I will share to you the full gym experience tomorrow, for now, here are my goals for this week.
1. Go through all of Lyn's Habit-a-Week challenge (those I have shared already)
- Fix your water intake - At least 15 cups of water per day.
- Move! - Back to the usual fitness routines: walk/jog, video workouts, gym 3x a week.
- Eat a veggie - 2 kinds of veggies per day.
- Increase your fiber - A slice of papaya a day; eat Fitnesse cereals for dinner.
- Eat healthy fats - We don't have olive oil anymore, so this week, it's lessening the oil intake.
- Watch your portions - Back to the old food routine: 70g for meat, 100g for fish/seafood, 1/2 cup of rice.
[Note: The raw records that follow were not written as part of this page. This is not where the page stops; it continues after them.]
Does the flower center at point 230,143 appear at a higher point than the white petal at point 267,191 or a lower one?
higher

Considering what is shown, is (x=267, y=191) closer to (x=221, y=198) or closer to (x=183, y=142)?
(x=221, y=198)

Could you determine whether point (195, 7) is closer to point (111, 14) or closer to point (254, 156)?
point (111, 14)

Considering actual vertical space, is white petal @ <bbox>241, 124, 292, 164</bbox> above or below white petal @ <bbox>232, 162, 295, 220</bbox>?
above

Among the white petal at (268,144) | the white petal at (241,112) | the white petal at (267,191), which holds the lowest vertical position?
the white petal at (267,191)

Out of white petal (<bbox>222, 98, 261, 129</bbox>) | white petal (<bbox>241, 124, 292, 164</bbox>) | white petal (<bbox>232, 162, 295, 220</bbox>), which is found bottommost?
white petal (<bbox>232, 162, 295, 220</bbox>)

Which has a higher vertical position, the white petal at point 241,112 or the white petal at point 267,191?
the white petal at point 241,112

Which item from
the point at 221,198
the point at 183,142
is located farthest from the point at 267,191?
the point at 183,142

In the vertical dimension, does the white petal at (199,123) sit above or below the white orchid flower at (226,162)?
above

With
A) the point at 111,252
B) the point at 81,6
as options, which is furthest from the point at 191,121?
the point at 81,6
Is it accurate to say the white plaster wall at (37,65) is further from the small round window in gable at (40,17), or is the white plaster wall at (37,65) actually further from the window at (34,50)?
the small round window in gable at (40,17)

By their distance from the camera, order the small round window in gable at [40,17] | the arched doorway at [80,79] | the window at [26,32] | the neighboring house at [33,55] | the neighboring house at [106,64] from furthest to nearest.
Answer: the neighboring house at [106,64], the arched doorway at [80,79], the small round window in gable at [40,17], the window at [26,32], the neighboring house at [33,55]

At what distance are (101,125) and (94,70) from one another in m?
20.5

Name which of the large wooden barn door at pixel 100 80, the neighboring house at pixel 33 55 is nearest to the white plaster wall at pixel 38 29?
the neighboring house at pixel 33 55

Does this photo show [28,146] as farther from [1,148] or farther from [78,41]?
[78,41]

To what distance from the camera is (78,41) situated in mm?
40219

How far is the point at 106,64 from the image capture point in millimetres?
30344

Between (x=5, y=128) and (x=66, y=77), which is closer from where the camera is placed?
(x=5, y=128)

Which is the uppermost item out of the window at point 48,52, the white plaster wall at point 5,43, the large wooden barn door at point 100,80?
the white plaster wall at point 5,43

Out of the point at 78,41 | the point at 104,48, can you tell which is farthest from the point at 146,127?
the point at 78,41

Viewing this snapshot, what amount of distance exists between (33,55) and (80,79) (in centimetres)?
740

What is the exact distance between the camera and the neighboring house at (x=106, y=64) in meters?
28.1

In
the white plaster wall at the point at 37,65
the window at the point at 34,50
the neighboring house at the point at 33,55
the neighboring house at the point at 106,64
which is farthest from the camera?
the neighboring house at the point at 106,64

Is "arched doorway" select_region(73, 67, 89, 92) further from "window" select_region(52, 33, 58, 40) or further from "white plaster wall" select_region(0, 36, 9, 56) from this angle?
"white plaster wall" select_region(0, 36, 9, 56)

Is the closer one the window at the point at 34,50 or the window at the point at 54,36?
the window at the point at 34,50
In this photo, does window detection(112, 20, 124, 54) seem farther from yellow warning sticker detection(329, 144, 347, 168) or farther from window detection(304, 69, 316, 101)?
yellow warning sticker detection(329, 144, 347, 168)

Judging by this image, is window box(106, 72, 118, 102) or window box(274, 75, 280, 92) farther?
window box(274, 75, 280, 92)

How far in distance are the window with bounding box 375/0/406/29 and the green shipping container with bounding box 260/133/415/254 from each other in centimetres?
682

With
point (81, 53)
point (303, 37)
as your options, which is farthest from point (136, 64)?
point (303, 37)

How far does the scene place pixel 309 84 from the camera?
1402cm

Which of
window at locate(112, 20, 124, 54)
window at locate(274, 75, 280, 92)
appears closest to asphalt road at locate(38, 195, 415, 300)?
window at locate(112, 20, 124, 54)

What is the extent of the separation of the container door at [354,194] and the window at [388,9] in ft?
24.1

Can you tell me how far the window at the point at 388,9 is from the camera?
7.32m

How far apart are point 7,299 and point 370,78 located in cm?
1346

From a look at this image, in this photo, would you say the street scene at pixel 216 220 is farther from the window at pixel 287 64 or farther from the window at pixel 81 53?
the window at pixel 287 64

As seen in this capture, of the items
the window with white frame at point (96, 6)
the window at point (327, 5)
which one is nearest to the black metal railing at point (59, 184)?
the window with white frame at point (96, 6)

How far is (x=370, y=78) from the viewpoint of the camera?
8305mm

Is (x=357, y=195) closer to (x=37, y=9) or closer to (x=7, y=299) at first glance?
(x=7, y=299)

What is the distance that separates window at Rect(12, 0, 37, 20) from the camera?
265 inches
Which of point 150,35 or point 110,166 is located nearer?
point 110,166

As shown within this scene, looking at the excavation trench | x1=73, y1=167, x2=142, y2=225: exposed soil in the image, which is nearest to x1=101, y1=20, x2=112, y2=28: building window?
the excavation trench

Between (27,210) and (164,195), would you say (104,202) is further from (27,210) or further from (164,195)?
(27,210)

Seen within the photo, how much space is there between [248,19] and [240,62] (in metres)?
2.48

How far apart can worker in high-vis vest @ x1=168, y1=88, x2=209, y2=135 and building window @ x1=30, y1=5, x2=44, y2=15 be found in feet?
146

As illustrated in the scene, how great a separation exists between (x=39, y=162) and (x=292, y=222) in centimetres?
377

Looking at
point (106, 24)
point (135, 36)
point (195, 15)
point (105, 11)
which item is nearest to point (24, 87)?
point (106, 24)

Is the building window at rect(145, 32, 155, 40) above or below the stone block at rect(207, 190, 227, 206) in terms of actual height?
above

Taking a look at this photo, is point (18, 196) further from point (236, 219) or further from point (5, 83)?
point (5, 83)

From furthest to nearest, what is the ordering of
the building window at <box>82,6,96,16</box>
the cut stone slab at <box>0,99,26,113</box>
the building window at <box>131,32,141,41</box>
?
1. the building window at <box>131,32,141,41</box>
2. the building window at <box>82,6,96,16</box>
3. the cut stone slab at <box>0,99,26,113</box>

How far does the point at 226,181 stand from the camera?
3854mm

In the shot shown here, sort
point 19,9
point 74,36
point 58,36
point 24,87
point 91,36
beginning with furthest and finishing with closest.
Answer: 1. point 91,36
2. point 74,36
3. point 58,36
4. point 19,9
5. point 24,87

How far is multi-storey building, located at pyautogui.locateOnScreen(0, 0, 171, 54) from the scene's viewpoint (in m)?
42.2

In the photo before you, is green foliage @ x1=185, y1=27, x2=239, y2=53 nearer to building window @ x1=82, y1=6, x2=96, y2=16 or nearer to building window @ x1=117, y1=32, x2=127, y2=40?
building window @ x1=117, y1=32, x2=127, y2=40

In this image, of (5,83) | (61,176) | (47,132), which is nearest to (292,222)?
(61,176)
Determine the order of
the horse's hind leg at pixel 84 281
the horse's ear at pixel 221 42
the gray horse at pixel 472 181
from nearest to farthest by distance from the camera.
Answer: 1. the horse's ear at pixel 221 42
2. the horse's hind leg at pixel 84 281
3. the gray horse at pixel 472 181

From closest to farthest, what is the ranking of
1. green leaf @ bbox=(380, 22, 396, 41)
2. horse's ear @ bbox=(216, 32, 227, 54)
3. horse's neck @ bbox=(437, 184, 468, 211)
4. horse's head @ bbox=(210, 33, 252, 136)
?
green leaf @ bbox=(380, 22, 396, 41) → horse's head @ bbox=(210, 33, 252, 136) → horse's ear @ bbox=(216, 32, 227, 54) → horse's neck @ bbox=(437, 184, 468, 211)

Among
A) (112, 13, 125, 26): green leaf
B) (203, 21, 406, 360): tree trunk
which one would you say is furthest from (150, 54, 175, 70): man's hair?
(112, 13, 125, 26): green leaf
- Love yourself - Give the feet some pampering, after all, the feet bears all my weight as I go through the fitness routines.
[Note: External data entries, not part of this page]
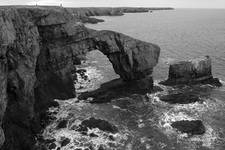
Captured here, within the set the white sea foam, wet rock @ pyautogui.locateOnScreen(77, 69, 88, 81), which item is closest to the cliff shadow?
the white sea foam

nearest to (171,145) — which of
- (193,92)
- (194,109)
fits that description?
(194,109)

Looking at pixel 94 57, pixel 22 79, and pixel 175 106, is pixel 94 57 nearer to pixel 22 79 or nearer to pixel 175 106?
pixel 175 106

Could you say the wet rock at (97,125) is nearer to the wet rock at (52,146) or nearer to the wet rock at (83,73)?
the wet rock at (52,146)

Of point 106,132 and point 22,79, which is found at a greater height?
point 22,79

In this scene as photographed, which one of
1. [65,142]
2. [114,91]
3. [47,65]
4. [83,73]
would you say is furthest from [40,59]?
[83,73]

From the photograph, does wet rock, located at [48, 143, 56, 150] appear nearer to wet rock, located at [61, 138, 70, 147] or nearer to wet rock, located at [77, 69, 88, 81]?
wet rock, located at [61, 138, 70, 147]

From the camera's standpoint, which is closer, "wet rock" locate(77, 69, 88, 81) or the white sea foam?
the white sea foam

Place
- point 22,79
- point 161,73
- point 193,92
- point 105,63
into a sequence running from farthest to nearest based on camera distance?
point 105,63
point 161,73
point 193,92
point 22,79
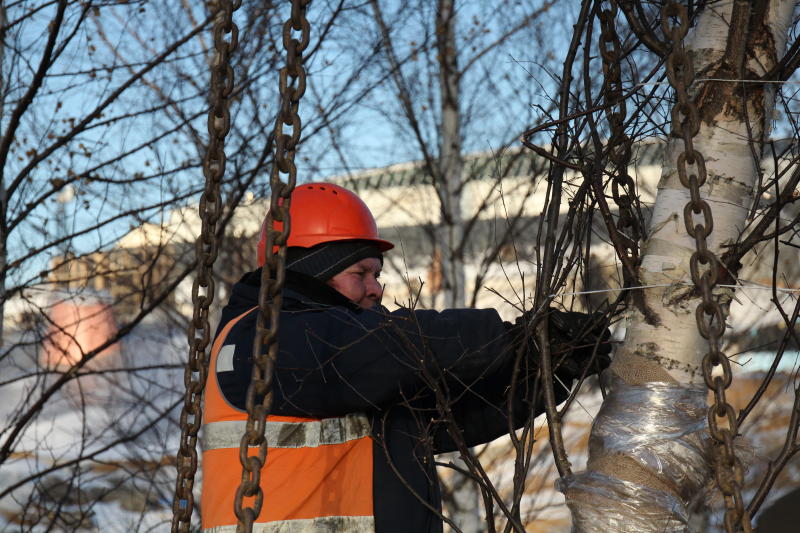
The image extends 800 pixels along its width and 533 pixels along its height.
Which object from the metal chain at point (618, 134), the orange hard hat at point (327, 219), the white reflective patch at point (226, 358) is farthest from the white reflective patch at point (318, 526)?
the metal chain at point (618, 134)

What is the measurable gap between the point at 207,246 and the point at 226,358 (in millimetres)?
590

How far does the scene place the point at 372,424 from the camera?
9.64 ft

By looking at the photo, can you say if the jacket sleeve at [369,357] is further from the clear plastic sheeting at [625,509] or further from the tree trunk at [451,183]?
the tree trunk at [451,183]

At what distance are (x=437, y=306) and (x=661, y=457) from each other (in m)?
6.59

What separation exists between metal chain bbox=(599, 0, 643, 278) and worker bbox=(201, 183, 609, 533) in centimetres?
35

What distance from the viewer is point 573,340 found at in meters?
2.41

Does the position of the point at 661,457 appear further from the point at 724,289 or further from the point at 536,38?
the point at 536,38

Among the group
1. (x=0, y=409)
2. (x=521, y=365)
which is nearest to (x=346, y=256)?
(x=521, y=365)

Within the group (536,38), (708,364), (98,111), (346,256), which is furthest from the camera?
(536,38)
- Curb nighttime eating - No more food after dinner. If I am hungry, water will do.
- Find alternatives to eating - Get back to the habit of taking pictures.
2. Fitness Schedule
- Everyday - Morning walk / jog
- MWF - 8 Minute Arms, Hip Hop Abs (Cardio), Hip Hop Abs (Ab Sculpt)
- TThS - 8 Minute Legs, Hip Hop Abs (Cardio), Hip Hop Abs (Hips, Buns, Thighs)
3. Other Goals
- Maximum two food trips for the week.
- Seek more inspirations.
- Continue with the Beck Diet Solution
- Lights off at 11pm, start the day at 5am.
- Set aside a time for personal prayers and contemplation.
- Food / Exercise journal
- Give Mr. Pipoy less stress. :)
Such a big week waiting for me... so I need to sleep now and prepare for it. Wish me luck... Day 1 starts again tomorrow.